Solving transcendental equation involving exponential function

Question

I want to find analytical solutions of the equation $$(αx+β)=δe^{γx}, \qquad (1)$$ which is exactly this one: Solving transcendental equation involving exponential functions

The substitution $y = -\gamma x - \beta \gamma / \alpha$ transforms it into $$ y = \mu \cdot e^{-y}, \qquad (2)$$ where $\mu = -\gamma/\alpha \cdot e^{-\gamma \beta/\alpha}$.

When $\mu \geq 0 $, this equation has only one root, because functions $z = y$ and $z = \mu e^{-y}$ intersect in one point. Then I can treat this root as a funtion of $\mu$, that is $y = f(\mu)$. I can expand this function into the series about $\mu = 0$ by differentiating (2) and treating $y$ as an implicit function of $\mu$. I have a feeling though, that this is a reinvenging of wheel, and $y(\mu)$ must be a well-known special function.

Can someone point me to right direction where I can find an analytical representation of $y(\mu)$ through known (special) functions?

Answer 1

The equation

$$ y e^y = \mu $$

Has the solution in the Lambert W function

$$ y = W(\mu) $$

which is just defined as the inverse of the function $$ f(y) = ye^y $$

For $ -1/e < \mu < 0 $ the inverse is not one-to-one and you get two real solutions.

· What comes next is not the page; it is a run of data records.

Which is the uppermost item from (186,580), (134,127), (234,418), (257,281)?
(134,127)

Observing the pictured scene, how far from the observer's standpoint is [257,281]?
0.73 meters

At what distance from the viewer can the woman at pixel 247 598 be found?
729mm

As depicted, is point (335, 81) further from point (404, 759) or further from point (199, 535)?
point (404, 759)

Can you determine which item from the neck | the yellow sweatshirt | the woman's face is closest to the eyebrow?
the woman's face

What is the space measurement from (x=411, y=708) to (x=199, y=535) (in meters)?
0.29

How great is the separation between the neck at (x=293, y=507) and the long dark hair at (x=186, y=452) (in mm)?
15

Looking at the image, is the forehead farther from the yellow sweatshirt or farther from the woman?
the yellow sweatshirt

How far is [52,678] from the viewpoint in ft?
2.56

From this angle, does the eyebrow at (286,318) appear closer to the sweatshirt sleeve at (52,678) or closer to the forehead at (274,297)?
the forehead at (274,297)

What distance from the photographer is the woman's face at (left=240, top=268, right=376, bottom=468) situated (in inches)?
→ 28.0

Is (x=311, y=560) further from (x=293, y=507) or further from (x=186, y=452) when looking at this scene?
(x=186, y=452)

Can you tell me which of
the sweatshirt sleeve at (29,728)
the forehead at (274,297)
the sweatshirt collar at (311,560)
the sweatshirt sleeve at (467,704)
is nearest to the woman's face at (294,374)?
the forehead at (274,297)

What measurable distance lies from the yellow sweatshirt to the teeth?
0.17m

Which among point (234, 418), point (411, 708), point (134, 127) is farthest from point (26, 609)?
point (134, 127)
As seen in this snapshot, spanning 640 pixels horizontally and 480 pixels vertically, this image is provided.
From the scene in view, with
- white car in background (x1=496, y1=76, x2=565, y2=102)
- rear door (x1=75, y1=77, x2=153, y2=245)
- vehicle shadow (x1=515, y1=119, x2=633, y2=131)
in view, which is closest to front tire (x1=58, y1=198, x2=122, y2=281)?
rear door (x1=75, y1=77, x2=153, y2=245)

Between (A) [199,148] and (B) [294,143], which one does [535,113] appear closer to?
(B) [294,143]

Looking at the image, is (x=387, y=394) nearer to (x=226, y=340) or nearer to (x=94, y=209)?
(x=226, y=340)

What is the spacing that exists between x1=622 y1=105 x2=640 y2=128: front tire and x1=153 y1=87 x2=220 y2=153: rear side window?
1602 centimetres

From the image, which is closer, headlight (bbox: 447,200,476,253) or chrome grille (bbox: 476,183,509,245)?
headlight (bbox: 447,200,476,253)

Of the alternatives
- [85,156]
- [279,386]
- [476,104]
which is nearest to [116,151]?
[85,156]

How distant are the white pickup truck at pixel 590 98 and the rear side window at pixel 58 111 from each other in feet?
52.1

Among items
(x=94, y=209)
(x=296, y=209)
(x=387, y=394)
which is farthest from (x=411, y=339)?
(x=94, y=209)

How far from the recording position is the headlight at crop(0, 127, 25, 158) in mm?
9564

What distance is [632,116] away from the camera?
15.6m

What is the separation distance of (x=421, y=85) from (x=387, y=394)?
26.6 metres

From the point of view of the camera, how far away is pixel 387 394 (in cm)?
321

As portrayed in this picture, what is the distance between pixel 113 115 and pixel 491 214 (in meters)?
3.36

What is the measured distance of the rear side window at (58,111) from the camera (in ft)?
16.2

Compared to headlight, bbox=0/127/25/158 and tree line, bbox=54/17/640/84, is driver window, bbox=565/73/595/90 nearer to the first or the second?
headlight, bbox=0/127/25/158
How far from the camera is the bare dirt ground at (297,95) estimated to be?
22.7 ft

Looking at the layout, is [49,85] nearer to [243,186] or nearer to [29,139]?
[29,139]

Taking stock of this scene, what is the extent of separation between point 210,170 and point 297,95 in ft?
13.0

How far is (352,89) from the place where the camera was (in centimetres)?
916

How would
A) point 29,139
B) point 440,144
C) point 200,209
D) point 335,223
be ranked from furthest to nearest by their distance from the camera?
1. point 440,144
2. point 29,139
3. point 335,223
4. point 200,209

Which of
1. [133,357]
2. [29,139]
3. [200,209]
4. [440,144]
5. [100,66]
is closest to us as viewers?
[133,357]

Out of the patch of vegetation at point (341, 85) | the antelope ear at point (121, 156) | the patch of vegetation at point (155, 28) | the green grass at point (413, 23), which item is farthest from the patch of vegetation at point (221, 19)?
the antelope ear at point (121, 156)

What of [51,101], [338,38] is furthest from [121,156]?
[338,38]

There does exist a Taylor series of the main branch ($y \ge -1$) around $0$ that converges for $-1/e < \mu < 1/e $

$$ W_0(x) = \sum_{n=1}^{\infty}\frac{(-n)^{n-1}}{n!}x^n $$

For larger values you get a rather complicated series involving $\ln x$ and $\ln(\ln x)$. Details are all in the Wiki page.

Answer 2

Substituting back in Dylan's answer. The solution $x$ to $$ \alpha x+\beta = \delta e^{\gamma x} $$ is $$ x = -{\frac {1}{\gamma\alpha} \left( \alpha\,W \left(-{\frac { \delta\gamma}{\alpha}{e^{-{{\beta\gamma}/{\alpha} }}}}\right)+\beta\,\gamma \right) } $$ using the Lambert W function.